◆ ASSIGNED TASK ◆
Going down the listing below, print exactly each line from the one with "New South Wales, site Q11, 3-frame burst." up to and including the one with "scientific name: Mustela erminea", and skip the rest.
------ DATASET RECORDS
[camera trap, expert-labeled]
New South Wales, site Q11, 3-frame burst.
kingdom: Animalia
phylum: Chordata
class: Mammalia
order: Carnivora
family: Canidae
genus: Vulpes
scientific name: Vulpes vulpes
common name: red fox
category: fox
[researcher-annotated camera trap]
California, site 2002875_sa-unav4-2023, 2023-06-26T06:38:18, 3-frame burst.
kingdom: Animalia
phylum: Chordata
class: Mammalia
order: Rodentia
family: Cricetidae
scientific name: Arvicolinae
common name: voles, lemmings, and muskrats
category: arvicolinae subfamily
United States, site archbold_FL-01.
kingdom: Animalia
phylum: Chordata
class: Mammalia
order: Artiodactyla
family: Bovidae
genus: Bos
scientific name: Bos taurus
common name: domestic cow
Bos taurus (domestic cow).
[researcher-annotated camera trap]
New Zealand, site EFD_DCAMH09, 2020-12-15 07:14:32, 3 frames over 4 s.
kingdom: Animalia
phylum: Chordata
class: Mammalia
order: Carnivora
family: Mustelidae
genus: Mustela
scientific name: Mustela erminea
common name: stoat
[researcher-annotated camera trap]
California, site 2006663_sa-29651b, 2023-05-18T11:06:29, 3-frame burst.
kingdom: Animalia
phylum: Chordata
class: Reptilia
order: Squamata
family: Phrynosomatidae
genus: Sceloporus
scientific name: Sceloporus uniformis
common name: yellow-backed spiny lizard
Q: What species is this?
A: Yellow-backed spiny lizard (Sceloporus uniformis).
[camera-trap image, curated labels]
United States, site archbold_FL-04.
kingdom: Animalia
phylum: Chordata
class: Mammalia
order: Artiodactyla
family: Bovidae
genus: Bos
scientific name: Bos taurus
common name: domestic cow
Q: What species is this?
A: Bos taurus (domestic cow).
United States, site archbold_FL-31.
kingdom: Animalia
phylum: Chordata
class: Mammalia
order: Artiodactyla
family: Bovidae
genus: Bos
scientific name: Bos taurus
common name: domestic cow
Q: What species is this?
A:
------------
◆ RESPONSE TO THE EXERCISE ◆
New South Wales, site Q11, 3-frame burst.
kingdom: Animalia
phylum: Chordata
class: Mammalia
order: Carnivora
family: Canidae
genus: Vulpes
scientific name: Vulpes vulpes
common name: red fox
category: fox
[researcher-annotated camera trap]
California, site 2002875_sa-unav4-2023, 2023-06-26T06:38:18, 3-frame burst.
kingdom: Animalia
phylum: Chordata
class: Mammalia
order: Rodentia
family: Cricetidae
scientific name: Arvicolinae
common name: voles, lemmings, and muskrats
category: arvicolinae subfamily
United States, site archbold_FL-01.
kingdom: Animalia
phylum: Chordata
class: Mammalia
order: Artiodactyla
family: Bovidae
genus: Bos
scientific name: Bos taurus
common name: domestic cow
Bos taurus (domestic cow).
[researcher-annotated camera trap]
New Zealand, site EFD_DCAMH09, 2020-12-15 07:14:32, 3 frames over 4 s.
kingdom: Animalia
phylum: Chordata
class: Mammalia
order: Carnivora
family: Mustelidae
genus: Mustela
scientific name: Mustela erminea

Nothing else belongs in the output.